One Step Is Enough: Dispersive MeanFlow Policy Optimization
Guowei Zou, Haitao Wang, Hejun Wu, Yukun Qian, Yuhang Wang, Weibing Li
TL;DR
DMPO tackles real-time robotic control by enabling true one-step generative policies. It unites MeanFlow one-step inference, dispersive regularization to prevent representation collapse, and PPO-based RL fine-tuning to exceed expert demonstrations, achieving 5–20x inference speedups and >120 Hz performance on GPUs. The two-stage pipeline—MeanFlow pre-training with a lightweight Vision Transformer and stagewise PPO fine-tuning with BC regularization—produces robust, data-efficient policies that transfer to a Franka Panda robot with low latency. Across RoboMimic and OpenAI Gym benchmarks, DMPO matches or surpasses multi-step baselines, validating the practicality and impact of one-step generation for real-time robotic control.
Abstract
Real-time robotic control demands fast action generation. However, existing generative policies based on diffusion and flow matching require multi-step sampling, fundamentally limiting deployment in time-critical scenarios.
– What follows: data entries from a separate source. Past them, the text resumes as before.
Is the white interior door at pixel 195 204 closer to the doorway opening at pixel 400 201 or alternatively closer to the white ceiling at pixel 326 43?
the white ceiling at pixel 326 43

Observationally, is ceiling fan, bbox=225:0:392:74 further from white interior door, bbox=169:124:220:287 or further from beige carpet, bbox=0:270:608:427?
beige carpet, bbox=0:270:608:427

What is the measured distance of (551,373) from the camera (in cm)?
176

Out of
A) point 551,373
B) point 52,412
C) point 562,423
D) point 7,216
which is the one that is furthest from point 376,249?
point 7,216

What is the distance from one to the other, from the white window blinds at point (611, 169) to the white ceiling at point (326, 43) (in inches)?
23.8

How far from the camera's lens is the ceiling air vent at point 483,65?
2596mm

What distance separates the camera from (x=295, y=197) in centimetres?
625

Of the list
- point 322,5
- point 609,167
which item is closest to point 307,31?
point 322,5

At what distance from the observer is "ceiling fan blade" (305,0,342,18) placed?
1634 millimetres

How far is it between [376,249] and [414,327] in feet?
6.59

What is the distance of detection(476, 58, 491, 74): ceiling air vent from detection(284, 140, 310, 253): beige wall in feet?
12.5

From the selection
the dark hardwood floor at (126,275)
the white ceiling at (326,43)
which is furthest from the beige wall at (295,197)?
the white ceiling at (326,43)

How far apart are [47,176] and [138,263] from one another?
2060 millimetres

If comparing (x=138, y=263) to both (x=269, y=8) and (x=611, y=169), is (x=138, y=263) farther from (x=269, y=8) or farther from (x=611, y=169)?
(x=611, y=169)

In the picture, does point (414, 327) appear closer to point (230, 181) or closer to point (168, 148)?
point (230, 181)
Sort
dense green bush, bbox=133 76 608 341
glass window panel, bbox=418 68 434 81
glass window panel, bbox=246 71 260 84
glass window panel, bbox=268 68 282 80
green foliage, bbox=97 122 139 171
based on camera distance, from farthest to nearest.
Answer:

We propose Dispersive MeanFlow Policy Optimization (DMPO), a unified framework that enables true one-step generation through three key components: MeanFlow for mathematically-derived single-step inference without knowledge distillation, dispersive regularization to prevent representation collapse, and reinforcement learning (RL) fine-tuning to surpass expert demonstrations. Experiments across RoboMimic manipulation and OpenAI Gym locomotion benchmarks demonstrate competitive or superior performance compared to multi-step baselines. With our lightweight model architecture and the three key algorithmic components working in synergy, DMPO exceeds real-time control requirements (>120Hz) with 5-20x inference speedup, reaching hundreds of Hertz on high-performance GPUs. Physical deployment on a Franka-Emika-Panda robot validates real-world applicability.